Comme on le sait, le procureur possède un énorme pouvoir: il choisit la procédure qui va conduire les prévenus devant les juges.

Convocation par procès-verbal plutôt réservée aux délits commis par des personnes jamais condamnées? Les prévenus sont jugés quelques mois plus tard, sont laissés en liberté et ne risquent guère d'être incarcérés. D'autant qu'ils se présentent bien devant le tribunal puisqu'ils ont eu le temps de peaufiner leur défense, de se fournir en attestations diverses, de soigner leur mise, leur apparence et leurs déclarations.

Convocation devant une chambre correctionnelle consacrée aux comparutions immédiates? Là, c'est plus chaud puisqu'on passe juste après la garde à vue, alors que la victime est encore très mal et que la défense est forcément plus difficile.

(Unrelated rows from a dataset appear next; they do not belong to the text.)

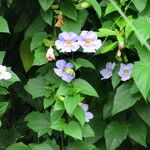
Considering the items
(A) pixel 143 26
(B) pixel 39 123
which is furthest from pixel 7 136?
(A) pixel 143 26

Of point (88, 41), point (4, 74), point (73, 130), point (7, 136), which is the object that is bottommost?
point (7, 136)

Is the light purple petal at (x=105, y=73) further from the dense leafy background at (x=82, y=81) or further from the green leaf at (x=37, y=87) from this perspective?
the green leaf at (x=37, y=87)

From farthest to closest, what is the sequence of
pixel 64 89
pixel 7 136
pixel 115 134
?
pixel 7 136 < pixel 115 134 < pixel 64 89

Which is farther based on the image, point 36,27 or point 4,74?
point 36,27

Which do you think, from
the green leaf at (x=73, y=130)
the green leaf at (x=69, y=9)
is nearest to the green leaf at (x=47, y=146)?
the green leaf at (x=73, y=130)

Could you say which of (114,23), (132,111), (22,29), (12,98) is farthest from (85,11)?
(12,98)

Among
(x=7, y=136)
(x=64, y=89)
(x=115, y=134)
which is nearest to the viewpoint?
(x=64, y=89)

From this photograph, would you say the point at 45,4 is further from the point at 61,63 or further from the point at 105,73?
the point at 105,73
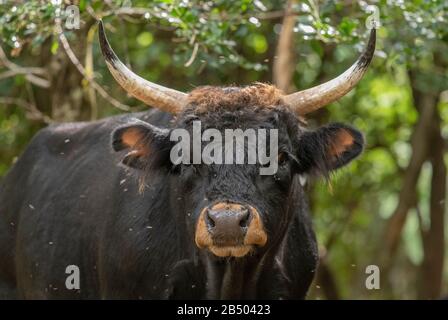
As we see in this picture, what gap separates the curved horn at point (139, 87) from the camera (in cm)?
760

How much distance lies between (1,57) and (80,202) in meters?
2.27

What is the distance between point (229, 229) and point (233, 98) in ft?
3.91

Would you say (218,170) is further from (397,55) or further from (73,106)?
(73,106)

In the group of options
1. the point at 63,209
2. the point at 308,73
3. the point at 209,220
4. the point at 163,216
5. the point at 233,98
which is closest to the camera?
the point at 209,220

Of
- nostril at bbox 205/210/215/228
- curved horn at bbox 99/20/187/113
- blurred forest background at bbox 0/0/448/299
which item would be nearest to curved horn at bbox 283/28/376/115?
blurred forest background at bbox 0/0/448/299

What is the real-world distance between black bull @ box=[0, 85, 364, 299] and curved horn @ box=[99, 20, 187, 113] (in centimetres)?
15

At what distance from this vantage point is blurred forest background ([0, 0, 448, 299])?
29.9ft

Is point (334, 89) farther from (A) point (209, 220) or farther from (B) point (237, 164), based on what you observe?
(A) point (209, 220)

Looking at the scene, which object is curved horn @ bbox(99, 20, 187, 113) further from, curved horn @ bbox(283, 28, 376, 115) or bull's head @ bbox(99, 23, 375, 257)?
curved horn @ bbox(283, 28, 376, 115)

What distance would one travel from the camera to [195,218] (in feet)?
23.9

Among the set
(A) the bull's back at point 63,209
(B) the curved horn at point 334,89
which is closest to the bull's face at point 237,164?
(B) the curved horn at point 334,89

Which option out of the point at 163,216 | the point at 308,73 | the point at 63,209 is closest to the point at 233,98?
the point at 163,216

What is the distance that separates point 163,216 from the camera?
8023 millimetres
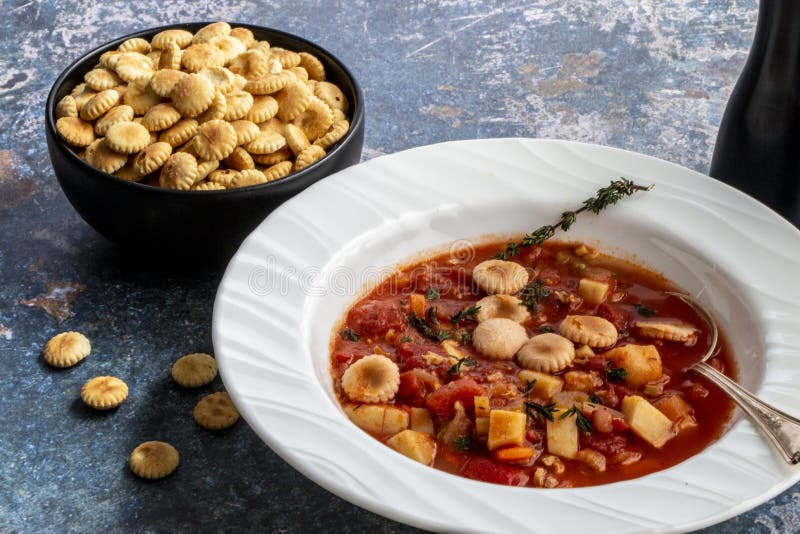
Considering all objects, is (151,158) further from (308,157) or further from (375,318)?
(375,318)

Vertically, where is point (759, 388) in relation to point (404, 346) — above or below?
above

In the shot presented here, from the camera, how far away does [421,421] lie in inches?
130

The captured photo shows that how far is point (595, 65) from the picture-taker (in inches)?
227

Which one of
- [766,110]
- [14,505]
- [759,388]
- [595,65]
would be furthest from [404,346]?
[595,65]

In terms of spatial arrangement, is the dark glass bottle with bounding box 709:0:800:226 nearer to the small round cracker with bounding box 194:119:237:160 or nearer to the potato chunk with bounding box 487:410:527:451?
the potato chunk with bounding box 487:410:527:451

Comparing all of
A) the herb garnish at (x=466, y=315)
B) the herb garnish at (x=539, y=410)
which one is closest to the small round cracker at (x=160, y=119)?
the herb garnish at (x=466, y=315)

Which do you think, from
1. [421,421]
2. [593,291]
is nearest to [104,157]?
[421,421]

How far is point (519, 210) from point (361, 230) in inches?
27.0

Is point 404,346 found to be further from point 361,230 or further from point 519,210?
point 519,210

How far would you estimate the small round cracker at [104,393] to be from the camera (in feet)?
12.1

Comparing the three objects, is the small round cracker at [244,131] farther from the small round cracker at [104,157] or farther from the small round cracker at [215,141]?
the small round cracker at [104,157]

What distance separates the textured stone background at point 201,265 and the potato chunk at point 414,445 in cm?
33

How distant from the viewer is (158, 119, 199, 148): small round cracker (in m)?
4.11

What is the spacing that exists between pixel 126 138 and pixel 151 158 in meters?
0.13
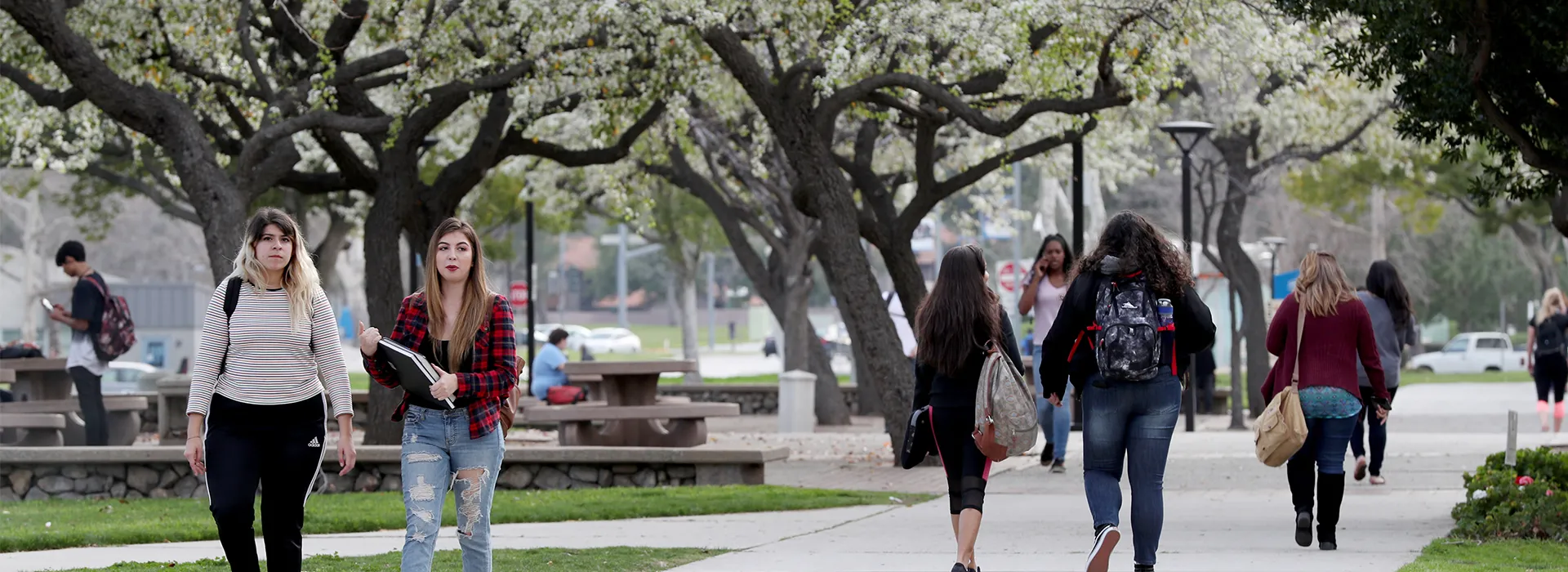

Bref, gros risque de prison immédiate.

Justement, hier lundi, le procureur de Lille avait choisi la comparution immédiate pour deux présumés homophobes qui n'avaient jamais été condamnés.

Le 4 juin tard dans la soirée, aux alentours de Béthanie, un foyer de jeunes travailleurs de la rue Saint-Genois, deux jeunes femmes en couple se font sérieusement tabasser par un autre couple. Que s’est-il passé exactement ?

Mystère au départ mais une chose est sûre : une des deux jeunes victimes est cruellement blessée à la main, subit plusieurs fractures aux doigts et en a pour plusieurs semaines d’immobilisation. « C’est une gouine, c’est comme un garçon, c’est pour ça que je l’ai frappée et que j’ai répondu» aurait dit Jordan L., 19 ans et jamais condamné.

Hier, la longue étude du dossier et l’audition d’une jeune femme témoin semblent montrer que tout commence par une rencontre fortuite et une demande refusée de cigarettes. Mélanie D., 19 ans, et son ami Jordan L. s’énervent car, disent-ils, ils auraient été eux-mêmes victimes de considérations discourtoises sur leur vie privée.

Mélanie D. aurait d’abord tenté de retenir Jordan L. puis, s’énervant à son tour brusquement, elle déchire le tee-shirt d’une des deux homosexuelles qui résident également dans le foyer. Jordan L. frappe alors sévèrement. Dans le box, il minimisera beaucoup. Le concierge et des témoins arrivent pour se porter au secours des deux agressées. Ensuite, Jordan L., devant la directrice, est toujours à cran : à cause de la rixe, la responsable vient de lui retirer les 50 euros qu’elle lui donnait pour la semaine, il lui jette alors un sac et des clés à la figure.

Mélanie D., elle-même poursuivie pour des coups donnés en raison de l’orientation sexuelle, nie toute homophobie. « Vraiment, je m’en fiche » dit-elle. Et elle nie avoir frappé. Jordan L. avoue du bout des lèvres. Son avocate, Me Marie Wilpart, conteste l’homophobie des propos tenus par son client : « Les injures ne sont pas attestées et je ne vois pas en quoi dire d’une fille qu’elle est comme un garçon est homophobe ! Il ne faut pas juger en raison du contexte émotionnel actuel ! »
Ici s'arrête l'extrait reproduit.